Stored data entries
========

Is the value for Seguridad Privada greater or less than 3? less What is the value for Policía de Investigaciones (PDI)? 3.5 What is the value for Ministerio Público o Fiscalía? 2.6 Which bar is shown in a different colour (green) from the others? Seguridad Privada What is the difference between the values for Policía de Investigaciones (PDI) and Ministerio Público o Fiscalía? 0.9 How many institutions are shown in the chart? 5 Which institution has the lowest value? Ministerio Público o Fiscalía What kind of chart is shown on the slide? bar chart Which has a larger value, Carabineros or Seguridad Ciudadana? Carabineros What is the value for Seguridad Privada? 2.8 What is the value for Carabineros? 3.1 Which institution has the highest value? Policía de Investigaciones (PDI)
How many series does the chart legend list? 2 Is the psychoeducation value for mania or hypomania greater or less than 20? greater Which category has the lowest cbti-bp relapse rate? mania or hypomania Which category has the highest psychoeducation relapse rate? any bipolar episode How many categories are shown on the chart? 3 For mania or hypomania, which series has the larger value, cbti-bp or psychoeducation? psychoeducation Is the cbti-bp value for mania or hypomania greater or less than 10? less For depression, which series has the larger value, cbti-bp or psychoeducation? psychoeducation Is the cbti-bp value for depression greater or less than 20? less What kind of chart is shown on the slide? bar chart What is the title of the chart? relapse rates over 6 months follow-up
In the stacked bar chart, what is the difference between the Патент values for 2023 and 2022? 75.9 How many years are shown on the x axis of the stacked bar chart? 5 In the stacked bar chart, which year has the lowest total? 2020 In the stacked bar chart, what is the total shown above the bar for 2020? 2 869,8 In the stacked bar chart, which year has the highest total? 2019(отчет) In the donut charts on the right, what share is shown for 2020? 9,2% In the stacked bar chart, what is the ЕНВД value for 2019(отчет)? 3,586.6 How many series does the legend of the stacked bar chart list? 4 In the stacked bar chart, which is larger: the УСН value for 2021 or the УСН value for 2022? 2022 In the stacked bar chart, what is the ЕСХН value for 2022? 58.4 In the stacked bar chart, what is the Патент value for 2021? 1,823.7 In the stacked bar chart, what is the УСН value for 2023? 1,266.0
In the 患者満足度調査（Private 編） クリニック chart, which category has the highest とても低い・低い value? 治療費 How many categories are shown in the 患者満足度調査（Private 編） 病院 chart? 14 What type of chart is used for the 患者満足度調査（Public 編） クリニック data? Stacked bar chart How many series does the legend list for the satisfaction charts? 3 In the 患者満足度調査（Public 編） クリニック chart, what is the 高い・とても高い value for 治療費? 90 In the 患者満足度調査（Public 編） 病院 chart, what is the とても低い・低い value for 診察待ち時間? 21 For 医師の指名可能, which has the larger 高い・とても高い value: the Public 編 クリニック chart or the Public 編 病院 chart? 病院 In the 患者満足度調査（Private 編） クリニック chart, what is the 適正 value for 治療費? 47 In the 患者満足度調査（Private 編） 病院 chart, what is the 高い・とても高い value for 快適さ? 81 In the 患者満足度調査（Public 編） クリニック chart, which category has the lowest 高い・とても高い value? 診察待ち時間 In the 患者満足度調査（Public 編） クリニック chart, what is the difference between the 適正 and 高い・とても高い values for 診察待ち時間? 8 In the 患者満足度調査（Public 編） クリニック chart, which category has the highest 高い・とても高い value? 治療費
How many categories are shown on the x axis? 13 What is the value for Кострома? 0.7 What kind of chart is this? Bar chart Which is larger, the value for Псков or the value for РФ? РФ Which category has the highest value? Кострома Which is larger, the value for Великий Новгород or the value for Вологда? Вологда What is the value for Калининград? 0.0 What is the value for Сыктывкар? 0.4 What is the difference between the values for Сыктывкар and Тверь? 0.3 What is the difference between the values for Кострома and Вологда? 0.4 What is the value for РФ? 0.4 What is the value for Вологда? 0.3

========

**REQUIREMENT:** State how many lines of the entries contain the string "institution", with case counting. Reply with the number alone.

**WRITTEN RESPONSE:** 1